#### [Collected data entries]
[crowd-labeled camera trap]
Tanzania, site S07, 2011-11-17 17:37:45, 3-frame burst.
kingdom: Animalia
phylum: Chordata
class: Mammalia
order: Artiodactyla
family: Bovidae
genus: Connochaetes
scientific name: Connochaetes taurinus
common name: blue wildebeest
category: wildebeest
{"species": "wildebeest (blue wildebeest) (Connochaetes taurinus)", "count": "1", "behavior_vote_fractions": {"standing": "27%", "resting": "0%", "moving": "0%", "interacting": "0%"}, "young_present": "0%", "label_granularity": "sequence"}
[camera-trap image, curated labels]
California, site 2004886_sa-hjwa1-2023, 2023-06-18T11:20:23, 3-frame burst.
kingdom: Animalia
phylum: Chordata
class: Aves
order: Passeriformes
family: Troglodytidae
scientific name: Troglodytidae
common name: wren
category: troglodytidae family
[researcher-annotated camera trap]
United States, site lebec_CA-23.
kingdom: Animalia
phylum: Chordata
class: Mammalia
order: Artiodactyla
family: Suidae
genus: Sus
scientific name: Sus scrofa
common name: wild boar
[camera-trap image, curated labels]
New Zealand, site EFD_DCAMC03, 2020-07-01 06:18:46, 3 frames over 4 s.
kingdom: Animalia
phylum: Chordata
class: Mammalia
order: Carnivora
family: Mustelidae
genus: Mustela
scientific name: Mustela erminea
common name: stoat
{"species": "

#### [Work instructions]
Return only what runs from the line containing "common name: wren" to the last line of the records above, both ends included, exactly as written.

#### [Written answer]
common name: wren
category: troglodytidae family
[researcher-annotated camera trap]
United States, site lebec_CA-23.
kingdom: Animalia
phylum: Chordata
class: Mammalia
order: Artiodactyla
family: Suidae
genus: Sus
scientific name: Sus scrofa
common name: wild boar
[camera-trap image, curated labels]
New Zealand, site EFD_DCAMC03, 2020-07-01 06:18:46, 3 frames over 4 s.
kingdom: Animalia
phylum: Chordata
class: Mammalia
order: Carnivora
family: Mustelidae
genus: Mustela
scientific name: Mustela erminea
common name: stoat
{"species": "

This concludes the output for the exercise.